Retrofit projects consistently take longer than anticipated. Assessment visits, design sign-off, resident communication and installation all take time, and any of them can cause delays if not properly planned. Build contingency into the programme and identify the critical path — the sequence of activities where delays will affect the overall completion date.

Stage 1: Managing the Assessment Process

The pre-retrofit assessment is the foundation on which the entire project is built. Poor assessment data creates problems at every subsequent stage.

Stage 2: IOE, MTP and Resident Communication

The Improvement Option Evaluation and Medium Term Plan are the documents that translate assessment data into a planned programme of works. They also define what residents are being told about what will happen to their homes.

Resident communication at this stage is often underestimated.
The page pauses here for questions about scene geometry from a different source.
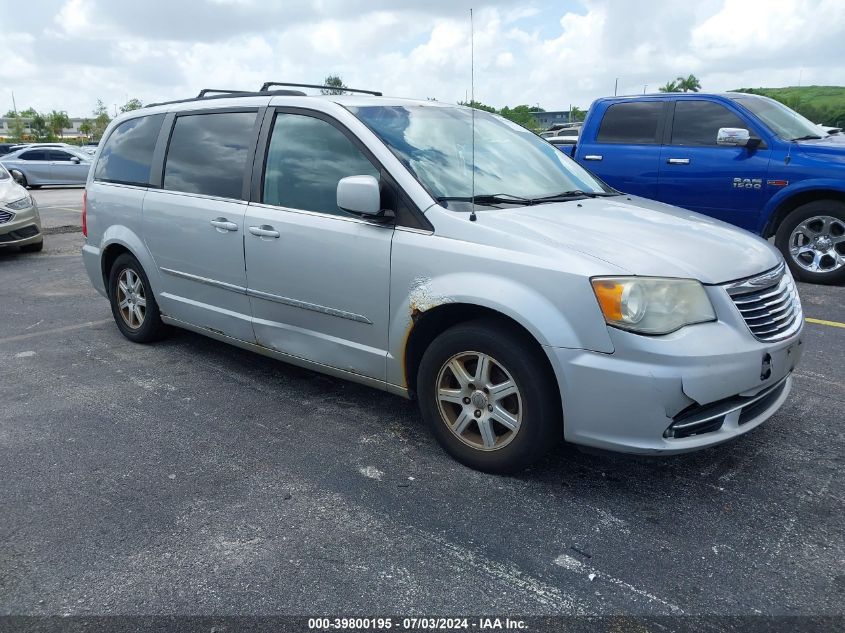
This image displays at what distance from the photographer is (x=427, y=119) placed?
13.0ft

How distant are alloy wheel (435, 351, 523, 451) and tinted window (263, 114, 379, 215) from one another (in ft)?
3.51

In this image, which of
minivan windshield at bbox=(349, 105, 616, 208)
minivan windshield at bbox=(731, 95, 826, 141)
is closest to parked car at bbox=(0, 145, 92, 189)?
minivan windshield at bbox=(731, 95, 826, 141)

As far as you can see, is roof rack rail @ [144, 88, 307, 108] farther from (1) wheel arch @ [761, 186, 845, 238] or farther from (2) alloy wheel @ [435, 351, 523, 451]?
(1) wheel arch @ [761, 186, 845, 238]

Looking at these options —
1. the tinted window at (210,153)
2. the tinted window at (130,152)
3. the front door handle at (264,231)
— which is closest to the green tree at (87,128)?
the tinted window at (130,152)

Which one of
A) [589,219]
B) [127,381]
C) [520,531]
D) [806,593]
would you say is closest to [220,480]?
[520,531]

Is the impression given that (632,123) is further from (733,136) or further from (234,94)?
(234,94)

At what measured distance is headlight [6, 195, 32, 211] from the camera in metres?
9.34

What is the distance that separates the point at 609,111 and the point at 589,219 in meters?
5.30

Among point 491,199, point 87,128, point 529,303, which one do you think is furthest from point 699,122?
point 87,128

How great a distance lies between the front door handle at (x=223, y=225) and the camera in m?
4.16

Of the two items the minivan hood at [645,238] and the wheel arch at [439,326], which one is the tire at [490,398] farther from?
the minivan hood at [645,238]

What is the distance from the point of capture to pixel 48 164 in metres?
21.9

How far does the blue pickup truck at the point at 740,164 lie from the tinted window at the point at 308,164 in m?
4.59

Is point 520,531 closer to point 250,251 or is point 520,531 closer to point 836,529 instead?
point 836,529
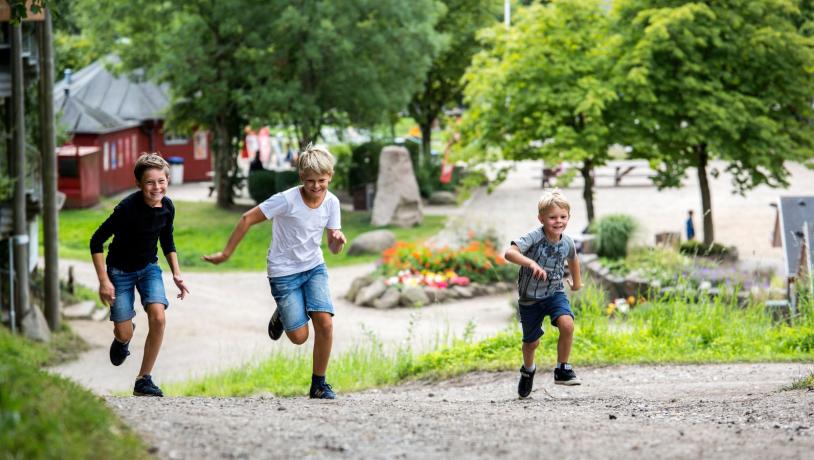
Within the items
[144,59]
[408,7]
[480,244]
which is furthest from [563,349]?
[144,59]

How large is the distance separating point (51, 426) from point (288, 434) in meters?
1.44

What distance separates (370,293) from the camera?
76.1ft

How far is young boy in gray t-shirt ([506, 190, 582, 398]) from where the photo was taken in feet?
28.7

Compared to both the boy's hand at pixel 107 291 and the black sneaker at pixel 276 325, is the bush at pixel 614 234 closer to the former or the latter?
the black sneaker at pixel 276 325

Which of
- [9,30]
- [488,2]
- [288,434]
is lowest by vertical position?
[288,434]

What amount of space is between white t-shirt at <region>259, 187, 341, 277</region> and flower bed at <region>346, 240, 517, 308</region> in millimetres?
14313

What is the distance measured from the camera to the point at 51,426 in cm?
500

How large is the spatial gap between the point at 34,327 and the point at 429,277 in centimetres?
745

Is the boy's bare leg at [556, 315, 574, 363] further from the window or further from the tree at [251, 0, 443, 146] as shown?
the window

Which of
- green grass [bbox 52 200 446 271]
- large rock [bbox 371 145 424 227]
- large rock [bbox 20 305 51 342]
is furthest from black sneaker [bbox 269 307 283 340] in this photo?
large rock [bbox 371 145 424 227]

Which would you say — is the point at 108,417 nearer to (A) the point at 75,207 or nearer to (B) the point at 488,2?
(A) the point at 75,207

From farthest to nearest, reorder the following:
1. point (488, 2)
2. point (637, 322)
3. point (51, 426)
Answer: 1. point (488, 2)
2. point (637, 322)
3. point (51, 426)

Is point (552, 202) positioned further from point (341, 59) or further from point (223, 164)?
point (223, 164)

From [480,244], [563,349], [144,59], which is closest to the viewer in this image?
[563,349]
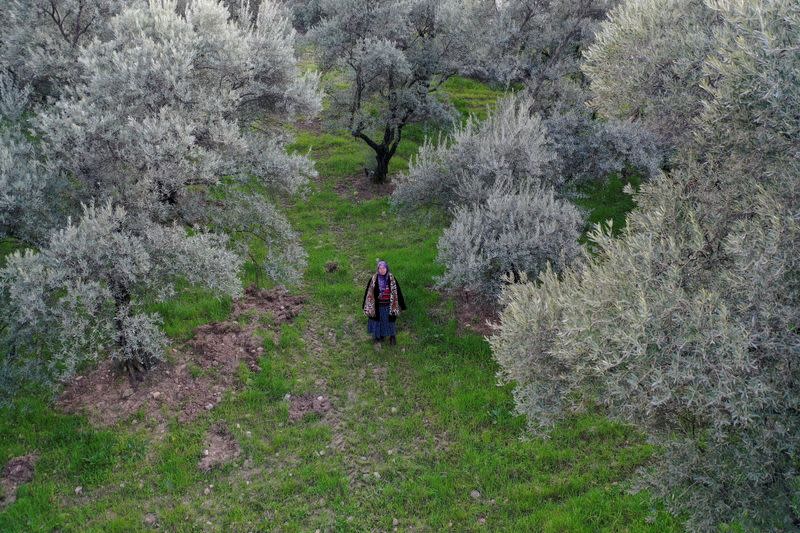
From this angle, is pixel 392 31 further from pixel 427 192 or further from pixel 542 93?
pixel 427 192

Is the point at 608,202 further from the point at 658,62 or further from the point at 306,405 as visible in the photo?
the point at 306,405

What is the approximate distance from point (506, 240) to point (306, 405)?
22.5 feet

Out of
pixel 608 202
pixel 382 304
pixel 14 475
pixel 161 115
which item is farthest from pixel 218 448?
pixel 608 202

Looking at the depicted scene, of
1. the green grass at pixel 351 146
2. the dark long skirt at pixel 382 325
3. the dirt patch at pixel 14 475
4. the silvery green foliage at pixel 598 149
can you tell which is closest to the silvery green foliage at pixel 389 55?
the green grass at pixel 351 146

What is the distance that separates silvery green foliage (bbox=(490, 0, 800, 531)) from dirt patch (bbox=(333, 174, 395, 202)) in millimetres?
18418

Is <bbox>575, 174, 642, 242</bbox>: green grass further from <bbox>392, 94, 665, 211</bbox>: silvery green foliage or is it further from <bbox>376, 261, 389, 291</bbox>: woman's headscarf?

Residents who understand what is planned, why it is happening and what to expect during and after installation are significantly more likely to provide access and cooperate with the programme. Refusals and access issues are one of the most common causes of programme delay.

Good practice: Send Stage 2 advice letters well in advance of assessment visits. Consider a resident information event or Q&A session for larger programmes — it reduces individual queries significantly and builds trust early.

Stage 3: Managing the Design Process

The retrofit design must be reviewed and signed off by the RC before installation begins. This review should not be a formality — it is the RC's opportunity to confirm that the design addresses all the findings from the assessment, that the ventilation strategy is appropriate and that the specification is consistent with what was agreed in the MTP.

Any changes to the planned measure package at this stage — whether driven by budget, technical constraints or resident preferences — must be documented. Undocumented changes create compliance gaps that are difficult to resolve at lodgement.

Stage 4: Installation Oversight and Handover

The RC does not need to be present on site for every installation, but must have a clear process for monitoring quality and managing non-conformities. This includes regular check-ins with installers, a clear process for reporting and recording defects, and a defined sign-off process before the project proceeds to handover.

Non-conformities are a normal part of retrofit delivery — they are not failures in themselves. What matters is that they are identified, recorded and resolved before the claim of compliance is signed. An unresolved non-conformity that reaches TrustMark lodgement will prevent a successful lodge.

Documentation Management

One of the most common causes of delay at TrustMark lodgement is incomplete or inconsistent documentation accumulated over the course of the project. Managing documentation as the project progresses — not as a retrospective exercise at handover — is significantly less onerous and significantly more reliable.

A simple project tracker that records the status of each required document at each stage for each property is one of the most effective project management tools available to an RC. It makes the current state of compliance visible at any point and identifies gaps before they become problems.